WHAT IS ASKED:
1. In the text on China's political alliances, what do an individual's competing loyalties more often do?
2. Carry on the text about China's political alliances from the point where it stops.

SOURCE:
* begin *
Though China specialists and U.S. policymakers are far from precision in their understanding of the relationship between politics and the dynamics of the Chinese economy, one key to better understanding and prediction is a recognition of the multiple bases on which China's political alliances are built. Policy arguments are couched in ideological language, and indeed, ideological cleavages are significant ones. Increasingly, however, over the past quarter century, three other sets of cleavages, and patterns of loyalties they engender, have shaped the political process in China: Generational, regional, and bureacratic.

Sometimes, for the individual, these loyalties are mutually reinforcing in support of a policy decision. More often, however, they put the individual under cross pressures; that is, his competing loyalties dictate support for conflicting policies. Factional strength is thus precarious, and can be shifted by skillful appeals to groups under

cross pressures.

William W. Whitson is Chief of the Foreign Affairs and National Defense Division, Congressional Research Service.
* end *
DATA LISTING:
* begin *
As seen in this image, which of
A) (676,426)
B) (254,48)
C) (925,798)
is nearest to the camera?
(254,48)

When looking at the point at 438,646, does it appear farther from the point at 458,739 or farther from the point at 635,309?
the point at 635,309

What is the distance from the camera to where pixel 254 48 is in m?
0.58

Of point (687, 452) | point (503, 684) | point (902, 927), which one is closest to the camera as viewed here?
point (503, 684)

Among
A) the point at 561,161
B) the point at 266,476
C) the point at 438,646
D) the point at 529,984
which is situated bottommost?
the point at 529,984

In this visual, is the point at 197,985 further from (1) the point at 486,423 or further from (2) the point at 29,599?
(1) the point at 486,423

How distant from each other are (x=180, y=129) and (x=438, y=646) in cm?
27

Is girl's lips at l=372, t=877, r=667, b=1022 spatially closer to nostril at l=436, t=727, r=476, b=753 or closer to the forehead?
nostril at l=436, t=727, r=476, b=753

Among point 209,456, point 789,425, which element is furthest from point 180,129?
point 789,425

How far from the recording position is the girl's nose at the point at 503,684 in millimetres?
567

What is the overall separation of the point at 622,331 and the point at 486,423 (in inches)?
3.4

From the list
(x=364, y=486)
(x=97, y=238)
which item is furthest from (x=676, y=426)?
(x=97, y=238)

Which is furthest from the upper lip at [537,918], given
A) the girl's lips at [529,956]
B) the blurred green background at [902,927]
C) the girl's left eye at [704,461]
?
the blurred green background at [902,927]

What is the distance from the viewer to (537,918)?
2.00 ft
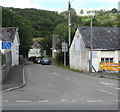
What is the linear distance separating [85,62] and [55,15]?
78.2 meters

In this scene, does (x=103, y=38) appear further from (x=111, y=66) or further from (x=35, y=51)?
(x=35, y=51)

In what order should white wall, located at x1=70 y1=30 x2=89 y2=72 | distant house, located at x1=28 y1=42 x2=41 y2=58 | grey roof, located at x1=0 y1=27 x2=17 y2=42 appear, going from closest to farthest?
1. white wall, located at x1=70 y1=30 x2=89 y2=72
2. grey roof, located at x1=0 y1=27 x2=17 y2=42
3. distant house, located at x1=28 y1=42 x2=41 y2=58

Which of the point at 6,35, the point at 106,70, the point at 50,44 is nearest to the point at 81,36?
the point at 106,70

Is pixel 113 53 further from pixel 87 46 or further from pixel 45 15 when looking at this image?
pixel 45 15

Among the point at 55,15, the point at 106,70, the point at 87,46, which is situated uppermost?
the point at 55,15

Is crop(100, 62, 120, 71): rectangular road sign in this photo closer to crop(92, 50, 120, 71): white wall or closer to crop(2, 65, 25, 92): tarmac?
crop(92, 50, 120, 71): white wall

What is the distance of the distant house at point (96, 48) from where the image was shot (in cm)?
3256

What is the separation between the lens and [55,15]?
109062 mm

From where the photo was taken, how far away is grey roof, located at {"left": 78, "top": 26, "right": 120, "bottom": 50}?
33.5m

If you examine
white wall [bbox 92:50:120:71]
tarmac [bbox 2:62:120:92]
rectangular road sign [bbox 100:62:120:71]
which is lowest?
tarmac [bbox 2:62:120:92]

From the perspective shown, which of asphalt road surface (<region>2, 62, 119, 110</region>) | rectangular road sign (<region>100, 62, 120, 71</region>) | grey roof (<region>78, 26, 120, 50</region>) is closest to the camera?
asphalt road surface (<region>2, 62, 119, 110</region>)

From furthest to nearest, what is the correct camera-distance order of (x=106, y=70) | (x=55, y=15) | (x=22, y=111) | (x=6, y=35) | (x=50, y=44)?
(x=55, y=15), (x=50, y=44), (x=6, y=35), (x=106, y=70), (x=22, y=111)

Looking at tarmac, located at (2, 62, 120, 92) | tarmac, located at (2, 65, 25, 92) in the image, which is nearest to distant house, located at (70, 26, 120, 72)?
tarmac, located at (2, 62, 120, 92)

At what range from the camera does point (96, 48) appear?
1288 inches
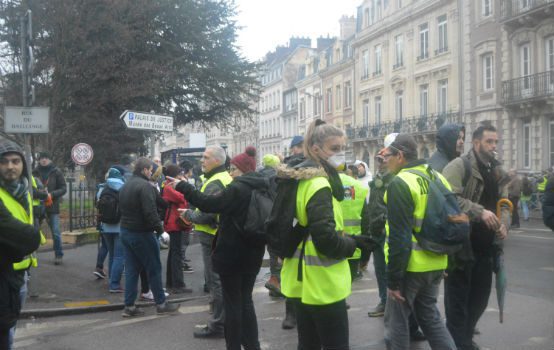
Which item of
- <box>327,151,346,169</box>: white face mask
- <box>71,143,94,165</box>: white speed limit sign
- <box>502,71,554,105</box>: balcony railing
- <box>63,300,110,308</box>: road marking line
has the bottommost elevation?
<box>63,300,110,308</box>: road marking line

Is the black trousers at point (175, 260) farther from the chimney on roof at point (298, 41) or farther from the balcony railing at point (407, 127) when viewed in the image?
the chimney on roof at point (298, 41)

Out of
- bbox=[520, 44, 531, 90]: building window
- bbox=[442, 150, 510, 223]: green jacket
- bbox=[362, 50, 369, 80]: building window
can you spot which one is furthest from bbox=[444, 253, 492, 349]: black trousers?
bbox=[362, 50, 369, 80]: building window

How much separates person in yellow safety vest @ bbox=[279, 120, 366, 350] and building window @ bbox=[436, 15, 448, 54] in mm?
32024

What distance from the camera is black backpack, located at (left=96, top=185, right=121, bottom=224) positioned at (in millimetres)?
8883

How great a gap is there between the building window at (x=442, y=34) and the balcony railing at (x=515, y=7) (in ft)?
17.1

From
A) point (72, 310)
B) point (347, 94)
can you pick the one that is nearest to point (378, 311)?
point (72, 310)

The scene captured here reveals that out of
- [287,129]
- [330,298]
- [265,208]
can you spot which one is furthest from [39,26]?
[287,129]

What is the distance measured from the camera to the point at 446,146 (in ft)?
17.1

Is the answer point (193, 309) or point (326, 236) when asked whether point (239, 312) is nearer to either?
point (326, 236)

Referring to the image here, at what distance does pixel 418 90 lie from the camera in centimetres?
3688

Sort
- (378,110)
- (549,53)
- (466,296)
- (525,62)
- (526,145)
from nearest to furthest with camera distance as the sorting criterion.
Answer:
* end *
RESPONSES PER TASK:
1. They put the individual under cross pressures, dictating support for conflicting policies.

2.
In consequence carefully built compromises among competing loyalties are destined to be altered as their relative importance changes under the pressure of issues. Though our understanding of this process is still rudimentary, such a mode of analysis can be useful giving shape and a sense of dynamics to the process of economic policymaking in China.

The following pages briefly outline the elements of the four major cleavages that shape patterns of loyalties in Chinese politics-the ideological, the generational, the regional, and the bureaucratic-and then sketch how evolving and shifting coalitions have contributed to cyclic patterns in political power structure and style since 1949. This sets the stage for a review of the most critical domestic and foreign political issues currently confronting the leadership, and finally, an assessment of the potential impact on political stability should the leadership choose to depart from policy directions that seem to have emerged since Mao's death.

POLITICAL LOYALTIES

Generational loyalties are the most difficult to assess. Nevertheless, these form the basis for many "old boy networks," each drawing its strength from a unique history of shared crises and achievements.1 Four distinctive generational groupings deserve attention: pre-World War II; the War Years; the Cultural Revolution; and the postCultural Revolution.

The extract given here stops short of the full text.